Remnant Review
On October 25, 1917, the precursor to the Communist Party
in Russia launched a 24-hour revolution against the revolutionary government of
socialist Alexander Kerensky. This became known as the October Revolution in
order to distinguish it from the revolution that had overthrown the Czar the
previous February. In the October Revolution, two people were killed while the
revolutionaries were capturing the Winter Palace, where the Provisional
Government met. By the evening of October 26, it was clear just how provisional
the government had been.
On August 21, 1991, eight leaders of the tattered
remnants of the Communist Party of the Soviet Union launched a coup against the
government of Communist Mikhail Gorbachev. They had placed him under house
arrest at his dacha 900 miles away. Boris Yeltsin was visibly in charge of the
existing government at what was known as the White House: the parliament
building. The Communists sent in troops to remove him and his supporters.
Thousands of citizens then lined up to resist the troops. The troops refused to
fire on them. That ended the Communist Party’s power. Three civilians were
killed by armored personnel carriers.
A total of five people were killed at the beginning and
the end of the Bolshevik revolution. In between, Lenin and Stalin (mainly
Stalin) executed or starved at least 15 million people, according to the 2007
edition of Robert Conquest’s 1968 book, The Great Terror. Conquest had
initially estimated 20 million. We will never know for sure, he said in 2007.
Out of the Bolshevik Revolution came the Chinese
Communist revolution under Mao. There were more: North Vietnam, North Korea,
Cambodia’s Khmer Rouge, Cuba, Albania, and the Soviet satellite nations in
central and eastern Europe. The grand total of those who died under Communist
tyranny was between 85 million and 100 million, as reported by The Black
Book of Communism (1997). This may have been as high as 150 million.

- Material:
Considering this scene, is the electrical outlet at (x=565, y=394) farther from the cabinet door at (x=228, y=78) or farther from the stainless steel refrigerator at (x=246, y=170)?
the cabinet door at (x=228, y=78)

- Set problem 1:
List every person the essay on Communist revolutions mentions by name.
- Set problem 2:
Rewrite the essay's passage between "On August 21, 1991, eight" and "and his supporters.", inclusive, swapping "dacha" for "country house".
- Set problem 3:
Answer these about the essay:
(a) How many people were killed while the Winter Palace was being captured?
(b) How far away was Gorbachev's dacha?
(c) What death toll does The Black Book of Communism report?
The data has nothing to do with the essay.

- Full response 1:
Alexander Kerensky, Mikhail Gorbachev, Boris Yeltsin, Lenin, Stalin, Robert Conquest, Mao

- Full response 2:
On August 21, 1991, eight leaders of the tattered
remnants of the Communist Party of the Soviet Union launched a coup against the
government of Communist Mikhail Gorbachev. They had placed him under house
arrest at his country house 900 miles away. Boris Yeltsin was visibly in charge of the
existing government at what was known as the White House: the parliament
building. The Communists sent in troops to remove him and his supporters.

- Full response 3:
(a) Two
(b) 900 miles
(c) Between 85 million and 100 million